The streets of Dublin have been home to some of the world's finest writers, poets, musicians, and scholars from many disciplines. It is a living museum of all that we were, what we are and what we will be.

The city also houses over one fifth of the population of Ireland.

So O'Connell Street isn't just a thoroughfare. It symbolises the nation's history. It isn't just a place to shop, eat and carouse along. It represents the Irish nation at work at leisure. It shapes us and we in turn shape it.

It is on this tarmac that many issues of concern are petitioned by the sound of marching feet. There you can hear many voices, republican, trade unionist, women, farmers, gays, pro and anti abortionists and latterly, those opposed to the war in Iraq.

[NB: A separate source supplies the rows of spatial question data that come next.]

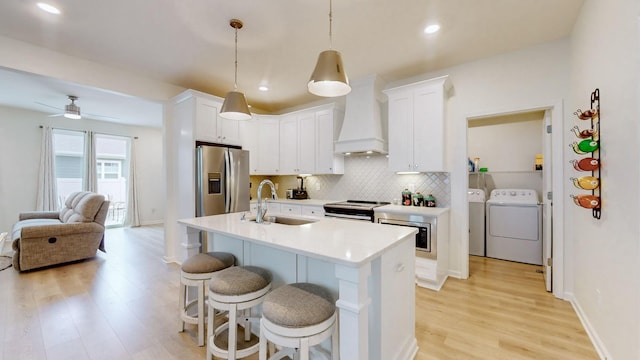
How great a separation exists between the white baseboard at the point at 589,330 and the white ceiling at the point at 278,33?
268 centimetres

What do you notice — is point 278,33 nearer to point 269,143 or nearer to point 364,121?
point 364,121

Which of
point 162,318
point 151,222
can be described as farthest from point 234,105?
point 151,222

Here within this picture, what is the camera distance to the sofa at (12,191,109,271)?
344 centimetres

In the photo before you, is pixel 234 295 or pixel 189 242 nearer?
pixel 234 295

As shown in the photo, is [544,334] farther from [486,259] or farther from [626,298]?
[486,259]

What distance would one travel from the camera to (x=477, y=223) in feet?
14.0

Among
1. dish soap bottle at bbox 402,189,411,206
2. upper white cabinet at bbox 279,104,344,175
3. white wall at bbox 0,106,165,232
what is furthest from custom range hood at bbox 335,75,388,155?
white wall at bbox 0,106,165,232

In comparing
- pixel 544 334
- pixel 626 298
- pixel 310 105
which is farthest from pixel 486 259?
pixel 310 105

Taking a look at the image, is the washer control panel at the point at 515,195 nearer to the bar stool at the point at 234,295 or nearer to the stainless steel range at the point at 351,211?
the stainless steel range at the point at 351,211

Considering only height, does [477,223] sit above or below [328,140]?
below

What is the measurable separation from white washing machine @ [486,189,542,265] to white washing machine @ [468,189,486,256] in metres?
0.09

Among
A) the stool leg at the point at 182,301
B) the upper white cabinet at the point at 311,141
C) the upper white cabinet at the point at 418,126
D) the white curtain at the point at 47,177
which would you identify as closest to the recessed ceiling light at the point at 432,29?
the upper white cabinet at the point at 418,126

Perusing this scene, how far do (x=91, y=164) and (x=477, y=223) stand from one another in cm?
839

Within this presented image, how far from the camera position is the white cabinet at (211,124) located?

Add to this the growing numbers of immigrants seeking to make Dublin their home and you get a human rainbow threading along O'Connell Street every minute of the day.

Also part of this milieu are the less fortunate, the homeless, the drug addicts and the prostitutes.

It was for these people and for the rest of us who don't live in Dublin that the ? was erected.

Does it do justice to those before us? Does it do justice to us and will it do justice to those after us?

Equally importantly, one might ask, are we entitled to ask that national monuments represent us in our diversity or is that decision to be made by the artistic establishment only?

What freedom is the artist to have in constructing an edifice? Is it sufficient for us to accept that the artist won a competition and is therefore entitled to represent his/her ideas and we have to live with the result?

For me, the recent addition to O'Connell's Street architecture is meaningless. What does it say about the city? What does it represent? Are we to see it as a representation of modern and prosperous life? I know beauty is in the eye of the beholder but the eye is not challenged.

At what point do the people engage with the structure? Are we to all end up with creaks in our necks staring up into space at its zenith?

Last Saturday afternoon I spent half an hour observing people observing the ?. I noticed that very few of them were Dubliners. They were mainly tourists. It's hardly a scientific analysis of its popularity but two days after its unveiling I would have expected more curiosity from local people.

I spoke to a number of people who work with addicts in the city. They believe it is also insensitive to the tens of thousands of people who are affected by drug addiction because it resembles a needle, an instrument which has caused so much pain to the people of Dublin.

I asked my 17-year-old niece Sinead what she and her friends, who love shopping and dandering along Dublin's streets on a Saturday afternoon, thought about it. As quick as a flash she said: "What's the point?" Sums it all up really.